[Start Supplied information]
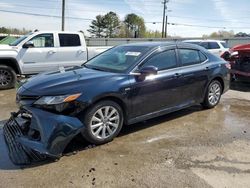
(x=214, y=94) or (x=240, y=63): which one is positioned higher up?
(x=240, y=63)

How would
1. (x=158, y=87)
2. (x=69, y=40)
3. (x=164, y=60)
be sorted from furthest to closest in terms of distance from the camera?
(x=69, y=40), (x=164, y=60), (x=158, y=87)

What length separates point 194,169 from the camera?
13.6ft

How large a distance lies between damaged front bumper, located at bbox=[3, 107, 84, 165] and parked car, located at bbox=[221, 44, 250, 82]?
7.10m

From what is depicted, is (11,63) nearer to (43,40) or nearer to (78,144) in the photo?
(43,40)

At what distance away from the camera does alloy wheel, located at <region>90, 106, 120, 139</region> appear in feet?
15.7

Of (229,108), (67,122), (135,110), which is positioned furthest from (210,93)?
(67,122)

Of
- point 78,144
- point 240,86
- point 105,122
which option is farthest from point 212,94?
point 240,86

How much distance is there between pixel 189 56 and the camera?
652 centimetres

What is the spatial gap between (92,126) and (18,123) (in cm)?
116

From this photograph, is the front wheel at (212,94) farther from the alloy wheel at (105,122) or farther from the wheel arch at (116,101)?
the alloy wheel at (105,122)

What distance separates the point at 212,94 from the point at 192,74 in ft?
3.46

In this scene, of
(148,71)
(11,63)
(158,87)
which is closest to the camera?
(148,71)

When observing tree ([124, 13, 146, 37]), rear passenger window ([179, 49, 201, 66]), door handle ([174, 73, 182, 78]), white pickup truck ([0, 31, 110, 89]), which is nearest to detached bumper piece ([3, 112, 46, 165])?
door handle ([174, 73, 182, 78])

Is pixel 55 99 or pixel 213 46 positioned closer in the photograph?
pixel 55 99
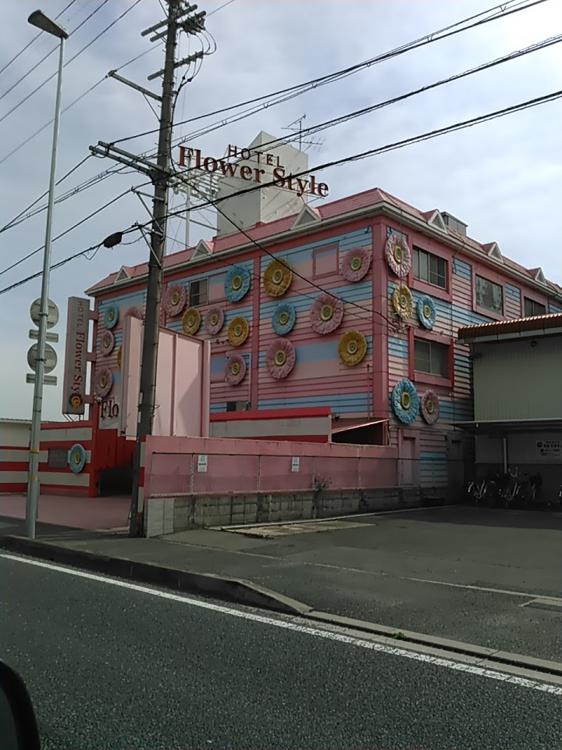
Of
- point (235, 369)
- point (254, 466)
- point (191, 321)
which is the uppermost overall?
point (191, 321)

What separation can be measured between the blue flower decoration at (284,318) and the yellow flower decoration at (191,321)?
438cm

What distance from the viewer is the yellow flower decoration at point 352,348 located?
891 inches

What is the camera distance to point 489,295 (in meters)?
28.0

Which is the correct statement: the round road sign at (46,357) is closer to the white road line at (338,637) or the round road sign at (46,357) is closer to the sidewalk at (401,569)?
the sidewalk at (401,569)

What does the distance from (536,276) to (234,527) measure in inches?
869

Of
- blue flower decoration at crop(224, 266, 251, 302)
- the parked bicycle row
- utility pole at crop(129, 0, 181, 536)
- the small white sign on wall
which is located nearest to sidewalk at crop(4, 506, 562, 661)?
utility pole at crop(129, 0, 181, 536)

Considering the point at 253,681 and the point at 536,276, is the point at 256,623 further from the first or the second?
the point at 536,276

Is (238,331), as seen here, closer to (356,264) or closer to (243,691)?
(356,264)

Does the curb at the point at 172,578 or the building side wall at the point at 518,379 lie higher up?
the building side wall at the point at 518,379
[End Supplied information]
*Written instruction:*
Change "viewer" to "observer" in the records, starting at the line containing "What distance from" and ending at the end of the records. Give only those lines, with nothing else altered.

*Answer to this task:*
What distance from the observer is the yellow flower decoration at point 352,348 located?
891 inches

What is the camera distance to point 489,295 (in meters)?
28.0

Which is the correct statement: the round road sign at (46,357) is closer to the white road line at (338,637) or the round road sign at (46,357) is closer to the sidewalk at (401,569)?
the sidewalk at (401,569)

What does the distance from (536,276) to (234,527) measure in inches?
869

Of
- blue flower decoration at crop(224, 266, 251, 302)
- the parked bicycle row
- utility pole at crop(129, 0, 181, 536)
- the small white sign on wall
which is located nearest to sidewalk at crop(4, 506, 562, 661)?
utility pole at crop(129, 0, 181, 536)

Considering the point at 253,681 and the point at 536,276, is the point at 256,623 further from the first or the second?
the point at 536,276

Is (238,331), as seen here, closer to (356,264) or closer to (243,691)?
(356,264)

Does the curb at the point at 172,578 or the building side wall at the point at 518,379 lie higher up?
the building side wall at the point at 518,379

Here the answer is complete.